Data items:
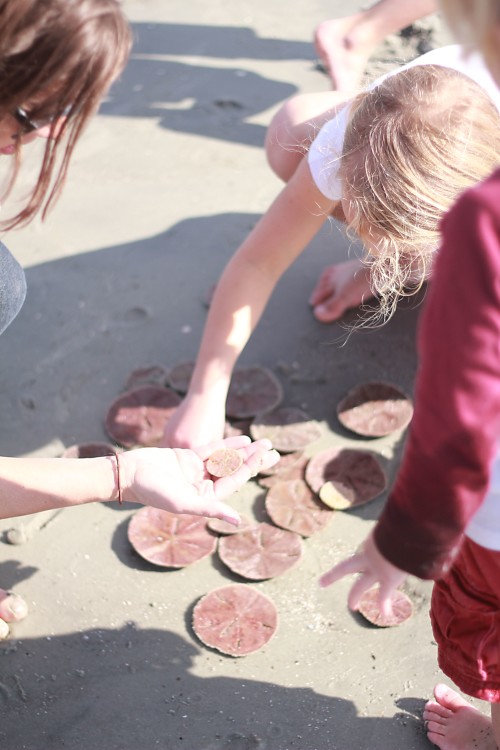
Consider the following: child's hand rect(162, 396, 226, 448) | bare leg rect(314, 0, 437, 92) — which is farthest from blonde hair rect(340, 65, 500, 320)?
bare leg rect(314, 0, 437, 92)

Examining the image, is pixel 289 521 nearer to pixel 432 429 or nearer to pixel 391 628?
pixel 391 628

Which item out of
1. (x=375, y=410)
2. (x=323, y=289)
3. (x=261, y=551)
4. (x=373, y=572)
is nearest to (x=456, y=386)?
(x=373, y=572)

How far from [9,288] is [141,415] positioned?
0.51 meters

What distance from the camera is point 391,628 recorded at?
6.21 feet

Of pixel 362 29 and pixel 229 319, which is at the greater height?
pixel 362 29

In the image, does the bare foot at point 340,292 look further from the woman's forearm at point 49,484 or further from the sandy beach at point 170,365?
the woman's forearm at point 49,484

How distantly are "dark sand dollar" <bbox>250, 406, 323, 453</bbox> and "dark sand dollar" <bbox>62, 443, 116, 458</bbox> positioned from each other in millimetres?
384

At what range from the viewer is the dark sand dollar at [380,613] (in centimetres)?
189

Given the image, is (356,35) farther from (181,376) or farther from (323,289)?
(181,376)

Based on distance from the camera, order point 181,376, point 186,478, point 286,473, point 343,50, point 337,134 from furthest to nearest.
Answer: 1. point 343,50
2. point 181,376
3. point 286,473
4. point 337,134
5. point 186,478

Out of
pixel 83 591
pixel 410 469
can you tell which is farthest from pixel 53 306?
pixel 410 469

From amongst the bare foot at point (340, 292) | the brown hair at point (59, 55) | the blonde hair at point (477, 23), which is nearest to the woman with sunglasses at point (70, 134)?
the brown hair at point (59, 55)

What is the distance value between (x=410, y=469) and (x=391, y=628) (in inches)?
37.0

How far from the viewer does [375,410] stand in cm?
239
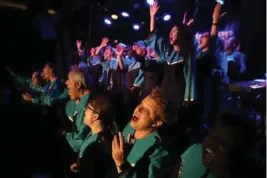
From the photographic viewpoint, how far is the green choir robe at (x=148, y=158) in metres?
1.02

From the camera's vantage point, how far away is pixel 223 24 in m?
0.94

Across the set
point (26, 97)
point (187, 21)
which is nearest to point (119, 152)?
point (187, 21)

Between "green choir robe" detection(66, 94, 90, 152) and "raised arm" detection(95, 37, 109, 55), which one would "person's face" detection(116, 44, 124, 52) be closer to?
"raised arm" detection(95, 37, 109, 55)

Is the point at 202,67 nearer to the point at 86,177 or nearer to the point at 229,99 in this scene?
the point at 229,99

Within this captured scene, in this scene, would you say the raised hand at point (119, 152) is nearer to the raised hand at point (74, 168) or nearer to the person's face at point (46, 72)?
the raised hand at point (74, 168)

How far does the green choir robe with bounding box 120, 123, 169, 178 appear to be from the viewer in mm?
1019

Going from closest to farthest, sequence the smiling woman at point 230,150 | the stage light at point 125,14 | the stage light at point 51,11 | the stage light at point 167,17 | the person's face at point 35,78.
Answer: the smiling woman at point 230,150 → the stage light at point 167,17 → the stage light at point 125,14 → the stage light at point 51,11 → the person's face at point 35,78

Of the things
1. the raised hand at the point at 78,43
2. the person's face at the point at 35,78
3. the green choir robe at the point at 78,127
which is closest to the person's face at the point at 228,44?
the green choir robe at the point at 78,127

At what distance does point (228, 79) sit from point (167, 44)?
0.22 metres

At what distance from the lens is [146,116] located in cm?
104

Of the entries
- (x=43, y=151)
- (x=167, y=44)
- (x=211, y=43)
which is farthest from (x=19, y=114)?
(x=211, y=43)

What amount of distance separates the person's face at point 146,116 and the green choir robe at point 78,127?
1.12 ft

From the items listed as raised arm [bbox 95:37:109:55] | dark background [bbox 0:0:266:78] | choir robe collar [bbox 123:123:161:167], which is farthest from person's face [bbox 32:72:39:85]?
choir robe collar [bbox 123:123:161:167]

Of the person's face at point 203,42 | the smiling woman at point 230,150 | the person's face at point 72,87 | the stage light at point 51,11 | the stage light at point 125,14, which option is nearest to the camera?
the smiling woman at point 230,150
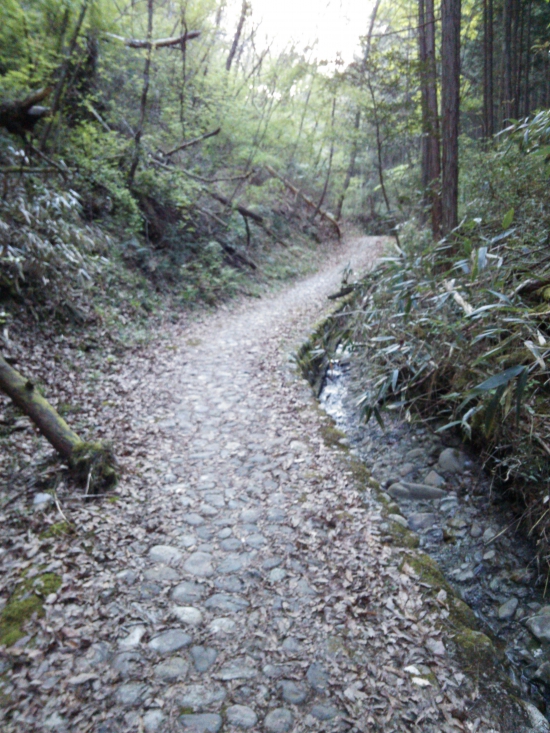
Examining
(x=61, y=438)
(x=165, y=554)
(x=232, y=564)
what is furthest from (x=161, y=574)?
(x=61, y=438)

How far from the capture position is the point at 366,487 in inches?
A: 165

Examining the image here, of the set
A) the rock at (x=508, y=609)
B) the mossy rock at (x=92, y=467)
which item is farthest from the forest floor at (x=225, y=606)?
the rock at (x=508, y=609)

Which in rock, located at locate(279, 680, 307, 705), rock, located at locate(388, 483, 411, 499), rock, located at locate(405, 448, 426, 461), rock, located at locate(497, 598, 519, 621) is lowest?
rock, located at locate(497, 598, 519, 621)

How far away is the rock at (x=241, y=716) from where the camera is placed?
210cm

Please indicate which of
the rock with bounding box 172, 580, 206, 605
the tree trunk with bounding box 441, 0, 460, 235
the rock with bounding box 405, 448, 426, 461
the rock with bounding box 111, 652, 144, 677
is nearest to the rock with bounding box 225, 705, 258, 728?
the rock with bounding box 111, 652, 144, 677

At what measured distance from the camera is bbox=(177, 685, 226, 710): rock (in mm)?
2158

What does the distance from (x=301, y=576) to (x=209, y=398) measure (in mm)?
3191

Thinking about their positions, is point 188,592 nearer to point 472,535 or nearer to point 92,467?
point 92,467

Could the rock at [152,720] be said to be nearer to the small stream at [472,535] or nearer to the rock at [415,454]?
the small stream at [472,535]

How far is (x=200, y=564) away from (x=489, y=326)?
2.81 metres

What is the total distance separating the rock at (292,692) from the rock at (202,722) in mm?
349

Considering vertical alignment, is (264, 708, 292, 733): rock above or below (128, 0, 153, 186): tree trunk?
below

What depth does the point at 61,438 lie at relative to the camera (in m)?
3.62

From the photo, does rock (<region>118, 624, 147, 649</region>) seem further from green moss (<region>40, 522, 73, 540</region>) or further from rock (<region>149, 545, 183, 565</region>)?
green moss (<region>40, 522, 73, 540</region>)
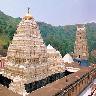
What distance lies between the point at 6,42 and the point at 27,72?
45.0 meters

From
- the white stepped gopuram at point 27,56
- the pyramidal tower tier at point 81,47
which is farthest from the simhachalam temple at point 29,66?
the pyramidal tower tier at point 81,47

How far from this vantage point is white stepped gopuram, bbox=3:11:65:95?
24.2 meters

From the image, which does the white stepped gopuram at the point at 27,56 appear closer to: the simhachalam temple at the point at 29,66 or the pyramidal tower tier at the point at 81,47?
the simhachalam temple at the point at 29,66

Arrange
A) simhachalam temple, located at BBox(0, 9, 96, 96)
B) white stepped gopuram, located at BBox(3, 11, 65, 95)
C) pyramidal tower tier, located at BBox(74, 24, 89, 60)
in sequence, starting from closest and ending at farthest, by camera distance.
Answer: simhachalam temple, located at BBox(0, 9, 96, 96), white stepped gopuram, located at BBox(3, 11, 65, 95), pyramidal tower tier, located at BBox(74, 24, 89, 60)

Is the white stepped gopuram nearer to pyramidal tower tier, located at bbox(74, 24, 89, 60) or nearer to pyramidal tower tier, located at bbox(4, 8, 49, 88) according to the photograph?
pyramidal tower tier, located at bbox(4, 8, 49, 88)

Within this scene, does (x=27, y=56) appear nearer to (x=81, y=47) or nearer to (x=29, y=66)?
(x=29, y=66)

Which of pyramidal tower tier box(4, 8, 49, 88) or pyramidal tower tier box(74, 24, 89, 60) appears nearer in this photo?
pyramidal tower tier box(4, 8, 49, 88)

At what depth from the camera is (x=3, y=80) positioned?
26.5 m

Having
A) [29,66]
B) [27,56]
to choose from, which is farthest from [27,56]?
[29,66]

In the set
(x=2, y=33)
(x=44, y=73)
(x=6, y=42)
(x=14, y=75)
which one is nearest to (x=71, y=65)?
(x=44, y=73)

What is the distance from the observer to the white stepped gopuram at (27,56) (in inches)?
955

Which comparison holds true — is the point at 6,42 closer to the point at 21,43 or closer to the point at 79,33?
the point at 79,33

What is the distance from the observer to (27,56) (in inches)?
973

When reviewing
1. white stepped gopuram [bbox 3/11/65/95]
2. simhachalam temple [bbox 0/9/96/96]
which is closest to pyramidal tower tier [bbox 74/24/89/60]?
simhachalam temple [bbox 0/9/96/96]
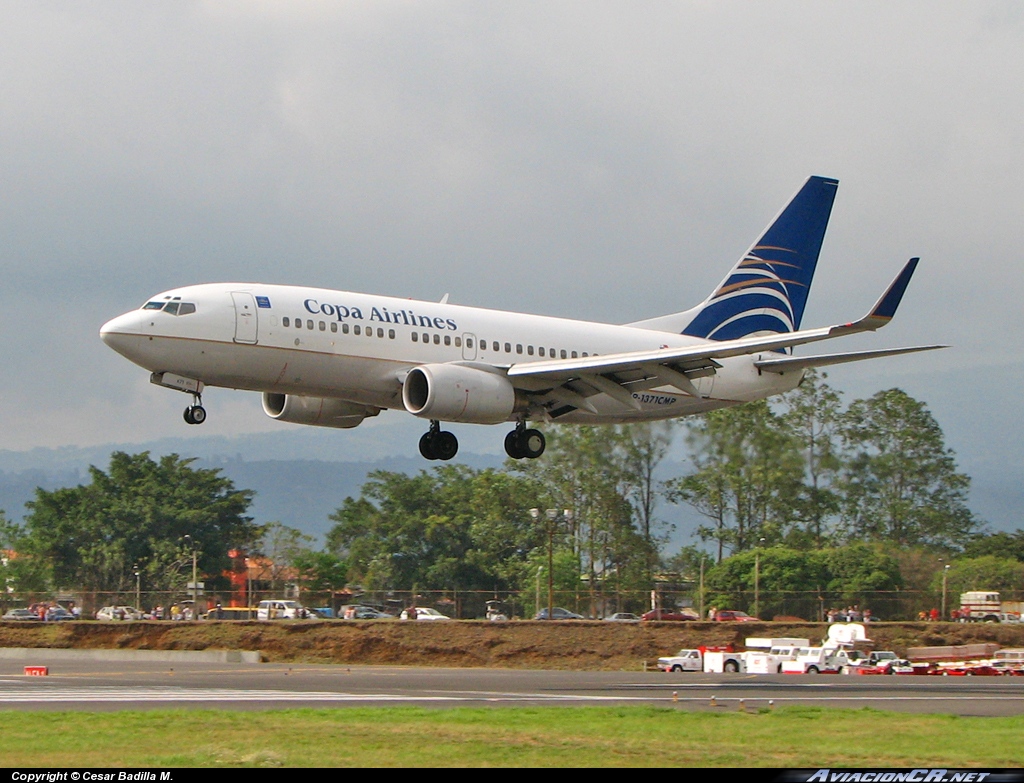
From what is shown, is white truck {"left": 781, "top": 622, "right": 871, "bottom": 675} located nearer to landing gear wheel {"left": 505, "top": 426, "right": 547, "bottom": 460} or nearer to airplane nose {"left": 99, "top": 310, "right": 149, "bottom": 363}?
landing gear wheel {"left": 505, "top": 426, "right": 547, "bottom": 460}

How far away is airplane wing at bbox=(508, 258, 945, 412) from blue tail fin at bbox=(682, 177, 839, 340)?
4987 mm

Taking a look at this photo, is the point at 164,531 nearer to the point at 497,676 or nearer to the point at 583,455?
the point at 583,455

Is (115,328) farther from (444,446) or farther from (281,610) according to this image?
(281,610)

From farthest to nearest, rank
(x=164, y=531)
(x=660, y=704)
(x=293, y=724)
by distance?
(x=164, y=531)
(x=660, y=704)
(x=293, y=724)

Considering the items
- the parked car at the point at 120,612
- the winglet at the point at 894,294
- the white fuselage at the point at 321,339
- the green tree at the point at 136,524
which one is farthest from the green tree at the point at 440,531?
the winglet at the point at 894,294

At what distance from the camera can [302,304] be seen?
34.2m

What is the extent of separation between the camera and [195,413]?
3425cm

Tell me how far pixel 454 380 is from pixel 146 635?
921 inches

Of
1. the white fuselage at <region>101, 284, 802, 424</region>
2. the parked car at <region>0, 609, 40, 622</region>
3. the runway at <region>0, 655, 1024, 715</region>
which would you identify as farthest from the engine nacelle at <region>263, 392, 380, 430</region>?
the parked car at <region>0, 609, 40, 622</region>

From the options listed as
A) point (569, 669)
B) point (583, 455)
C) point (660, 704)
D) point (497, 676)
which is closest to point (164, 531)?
point (583, 455)

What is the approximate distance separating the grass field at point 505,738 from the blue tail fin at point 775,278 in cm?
2302

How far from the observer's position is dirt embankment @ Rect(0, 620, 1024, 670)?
48.0 meters

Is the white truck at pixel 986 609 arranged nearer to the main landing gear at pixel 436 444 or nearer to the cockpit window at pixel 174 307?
the main landing gear at pixel 436 444

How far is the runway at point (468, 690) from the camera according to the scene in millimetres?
25172
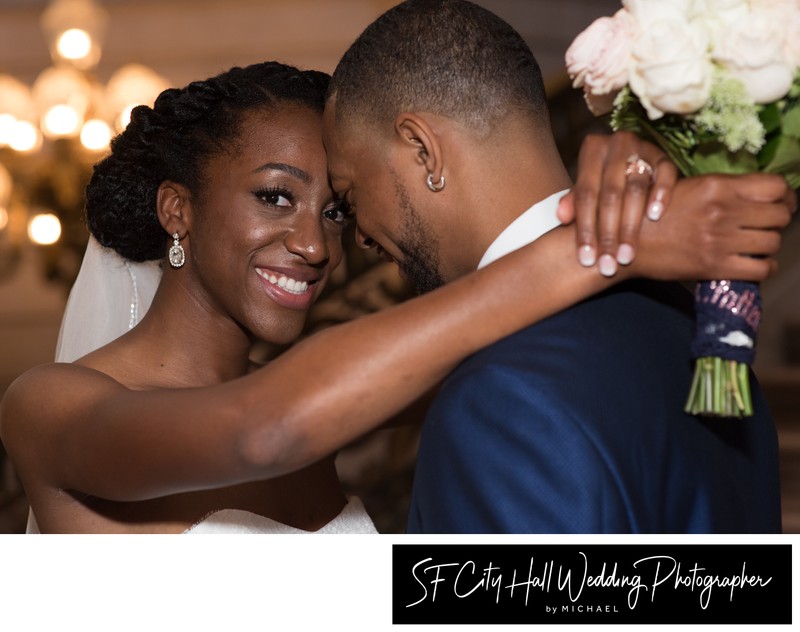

## EXERCISE:
Copy the lines word for word, starting at the line that contains "What is the approximate" and continuing through the last of the lines. Leave any pictures out of your copy.

## SOLUTION FOR THIS EXERCISE:
What is the approximate distance separating the grass field at point 505,738 from the blue tail fin at point 775,278 in cm?
2302

How far from the observer's position is dirt embankment @ Rect(0, 620, 1024, 670)?
48.0 meters

Is the white truck at pixel 986 609 arranged nearer to the main landing gear at pixel 436 444 or nearer to the cockpit window at pixel 174 307?
the main landing gear at pixel 436 444

How far is the runway at point (468, 690) from the camera according to the scene in millimetres?
25172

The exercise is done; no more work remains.